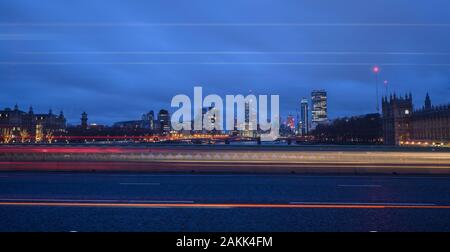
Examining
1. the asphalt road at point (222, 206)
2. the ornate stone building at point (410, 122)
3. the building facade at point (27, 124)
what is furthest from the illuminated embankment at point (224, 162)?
the building facade at point (27, 124)

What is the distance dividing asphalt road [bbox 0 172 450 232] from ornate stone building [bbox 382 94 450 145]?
4851 inches

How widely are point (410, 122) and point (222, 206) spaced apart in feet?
490

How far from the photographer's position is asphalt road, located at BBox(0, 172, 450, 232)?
8320 millimetres

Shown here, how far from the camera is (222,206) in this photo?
34.0 feet

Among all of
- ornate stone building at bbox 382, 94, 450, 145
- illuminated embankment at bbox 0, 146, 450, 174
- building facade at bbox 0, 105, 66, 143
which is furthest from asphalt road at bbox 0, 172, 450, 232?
building facade at bbox 0, 105, 66, 143

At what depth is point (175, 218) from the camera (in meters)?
8.96

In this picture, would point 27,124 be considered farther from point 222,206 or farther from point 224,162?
point 222,206

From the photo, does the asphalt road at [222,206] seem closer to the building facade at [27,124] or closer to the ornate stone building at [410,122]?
the ornate stone building at [410,122]

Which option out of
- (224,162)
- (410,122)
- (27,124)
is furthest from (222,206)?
(27,124)

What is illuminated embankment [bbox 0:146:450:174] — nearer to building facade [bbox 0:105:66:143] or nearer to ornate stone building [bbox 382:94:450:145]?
ornate stone building [bbox 382:94:450:145]

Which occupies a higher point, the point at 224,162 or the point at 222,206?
the point at 224,162

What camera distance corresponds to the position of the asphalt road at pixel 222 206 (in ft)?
27.3

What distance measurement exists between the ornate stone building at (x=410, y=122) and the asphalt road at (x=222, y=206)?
404 ft
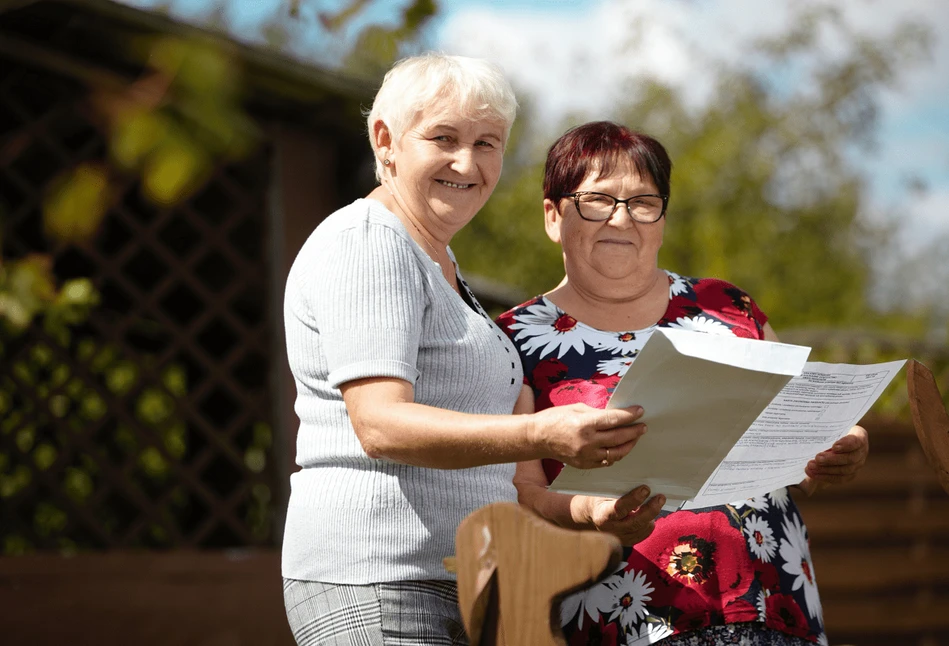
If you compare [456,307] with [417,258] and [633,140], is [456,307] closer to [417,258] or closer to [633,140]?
[417,258]

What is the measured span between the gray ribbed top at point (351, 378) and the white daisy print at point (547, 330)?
1.52 feet

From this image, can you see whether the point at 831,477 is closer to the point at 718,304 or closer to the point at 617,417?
the point at 718,304

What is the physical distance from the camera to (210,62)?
1116 millimetres

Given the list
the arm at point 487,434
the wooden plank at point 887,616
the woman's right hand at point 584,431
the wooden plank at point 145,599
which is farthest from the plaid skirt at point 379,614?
the wooden plank at point 887,616

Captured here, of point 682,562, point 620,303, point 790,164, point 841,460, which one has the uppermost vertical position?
point 790,164

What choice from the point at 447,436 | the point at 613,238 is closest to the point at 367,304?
the point at 447,436

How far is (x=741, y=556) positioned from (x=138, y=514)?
6772 millimetres

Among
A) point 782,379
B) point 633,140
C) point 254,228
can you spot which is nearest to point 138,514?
point 254,228

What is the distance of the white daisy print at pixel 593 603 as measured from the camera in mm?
2088

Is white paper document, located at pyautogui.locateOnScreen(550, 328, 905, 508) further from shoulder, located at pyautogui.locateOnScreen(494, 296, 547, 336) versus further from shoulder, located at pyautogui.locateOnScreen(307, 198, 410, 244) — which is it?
shoulder, located at pyautogui.locateOnScreen(494, 296, 547, 336)

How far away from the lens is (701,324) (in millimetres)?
2314

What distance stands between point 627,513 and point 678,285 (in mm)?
768

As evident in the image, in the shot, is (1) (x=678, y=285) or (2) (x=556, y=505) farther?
(1) (x=678, y=285)

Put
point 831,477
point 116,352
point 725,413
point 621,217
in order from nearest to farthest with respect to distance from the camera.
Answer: point 725,413
point 831,477
point 621,217
point 116,352
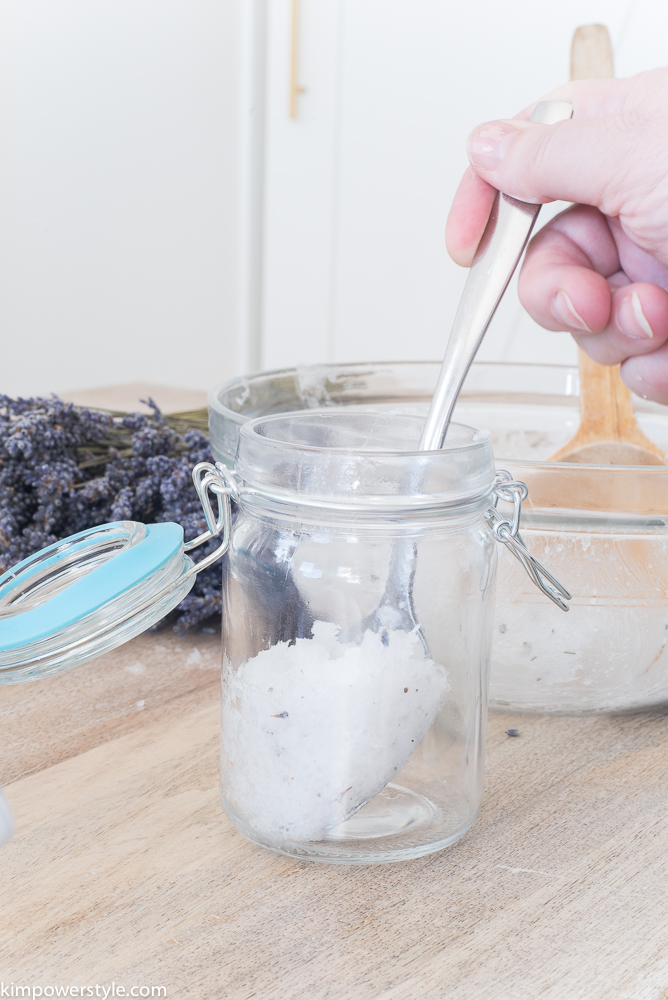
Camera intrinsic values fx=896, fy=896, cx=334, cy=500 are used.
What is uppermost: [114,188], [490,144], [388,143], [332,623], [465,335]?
[388,143]

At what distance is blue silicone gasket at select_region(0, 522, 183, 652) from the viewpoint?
1.12 feet

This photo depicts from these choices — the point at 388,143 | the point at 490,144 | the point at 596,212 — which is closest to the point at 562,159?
the point at 490,144

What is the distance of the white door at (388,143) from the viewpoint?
6.61 feet

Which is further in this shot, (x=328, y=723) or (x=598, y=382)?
(x=598, y=382)

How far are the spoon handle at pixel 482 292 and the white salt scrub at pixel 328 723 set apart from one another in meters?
0.10

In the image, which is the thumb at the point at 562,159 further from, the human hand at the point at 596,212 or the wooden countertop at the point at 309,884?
the wooden countertop at the point at 309,884

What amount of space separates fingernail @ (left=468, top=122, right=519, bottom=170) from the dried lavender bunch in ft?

-*-

**Instructions for the task**
Rewrite all of the data above with each instance of "asphalt road" replaced by "paved road" and everything else left unchanged, leaving the pictures out.

**Right answer**
Examining
1. the paved road at point (222, 206)
2. the ornate stone building at point (410, 122)
3. the building facade at point (27, 124)
what is furthest from the illuminated embankment at point (224, 162)?
the building facade at point (27, 124)

What is the distance dividing paved road [bbox 0 172 450 232] from ornate stone building [bbox 382 94 450 145]?
4851 inches

How widely are point (410, 122) and point (222, 206) spaced apart in feet?
490

How far from the photographer's position is paved road, located at BBox(0, 172, 450, 232)?
8320 millimetres

Shown here, how far from the camera is (222,206) in this photo?
34.0 feet

Among all of
- ornate stone building at bbox 382, 94, 450, 145
- illuminated embankment at bbox 0, 146, 450, 174
- building facade at bbox 0, 105, 66, 143
which is furthest from paved road at bbox 0, 172, 450, 232?
building facade at bbox 0, 105, 66, 143

At what depth is point (175, 218) from the camera (in meters)?
8.96

In this picture, would point 27,124 be considered farther from point 222,206 or farther from point 224,162?
point 222,206

From the photo, does the paved road at [222,206] seem closer to the building facade at [27,124] or closer to the ornate stone building at [410,122]?
the ornate stone building at [410,122]

Which option out of
- (224,162)
- (410,122)
- (27,124)
is furthest from (222,206)?
(27,124)

What is illuminated embankment [bbox 0:146:450:174] — nearer to building facade [bbox 0:105:66:143] or nearer to ornate stone building [bbox 382:94:450:145]?
ornate stone building [bbox 382:94:450:145]

Which occupies a higher point, the point at 224,162 or the point at 222,206?
the point at 224,162

What camera distance corresponds to the position of the paved road at pixel 222 206 (in ft)?
27.3

What distance measurement exists between the ornate stone building at (x=410, y=122) and the paved road at (x=222, y=206)?
404 ft
If you compare [456,307] with [417,258] and [633,140], is [456,307] closer to [417,258] or closer to [633,140]?
[417,258]

What is the measured span between the gray ribbed top at point (351, 378) and the white daisy print at point (547, 330)?
1.52 feet

From this image, can you see whether the point at 831,477 is closer to the point at 718,304 or closer to the point at 617,417?
the point at 718,304

What is the physical distance from the camera to (210,62)?
1116 millimetres

Given the list
the arm at point 487,434
the wooden plank at point 887,616
the woman's right hand at point 584,431
the wooden plank at point 145,599
which is farthest from the plaid skirt at point 379,614?
the wooden plank at point 887,616

Captured here, of point 682,562, point 620,303, point 790,164, point 841,460, which one has the uppermost vertical position?
point 790,164

What choice from the point at 447,436 | the point at 613,238 is closest to the point at 367,304?
the point at 447,436

How far is (x=741, y=556) positioned from (x=138, y=514)?
6772 millimetres

Among
A) point 782,379
B) point 633,140
C) point 254,228
can you spot which is nearest to point 138,514?
point 254,228

What is the distance of the white daisy print at pixel 593 603 as measured from the camera in mm?
2088

Is white paper document, located at pyautogui.locateOnScreen(550, 328, 905, 508) further from shoulder, located at pyautogui.locateOnScreen(494, 296, 547, 336) versus further from shoulder, located at pyautogui.locateOnScreen(307, 198, 410, 244) — which is it?
shoulder, located at pyautogui.locateOnScreen(494, 296, 547, 336)

How far away from the lens is (701,324) (in millimetres)?
2314

What distance stands between point 627,513 and point 678,285 (in mm)?
768

As evident in the image, in the shot, is (1) (x=678, y=285) or (2) (x=556, y=505) farther?
(1) (x=678, y=285)

Put
point 831,477
point 116,352
point 725,413
point 621,217
in order from nearest to farthest with respect to distance from the camera.
Answer: point 725,413
point 831,477
point 621,217
point 116,352
Camera intrinsic values fx=896, fy=896, cx=334, cy=500 are used.
What is uppermost: [114,188], [490,144], [388,143], [332,623], [465,335]?
[388,143]

At what distance is blue silicone gasket at select_region(0, 522, 183, 652) from the viewpoint?
1.12 feet

This photo depicts from these choices — the point at 388,143 | the point at 490,144 | the point at 596,212 — which is closest to the point at 562,159?
the point at 490,144

What is the distance of the white door at (388,143) from the viewpoint?
6.61 feet

Which is further in this shot, (x=328, y=723) or (x=598, y=382)?
(x=598, y=382)

How far are the spoon handle at pixel 482 292 and the white salt scrub at pixel 328 723 set apart from one another in meters?
0.10

In the image, which is the thumb at the point at 562,159 further from, the human hand at the point at 596,212 or the wooden countertop at the point at 309,884?
the wooden countertop at the point at 309,884

What amount of space separates fingernail @ (left=468, top=122, right=519, bottom=170) from the dried lavender bunch in ft?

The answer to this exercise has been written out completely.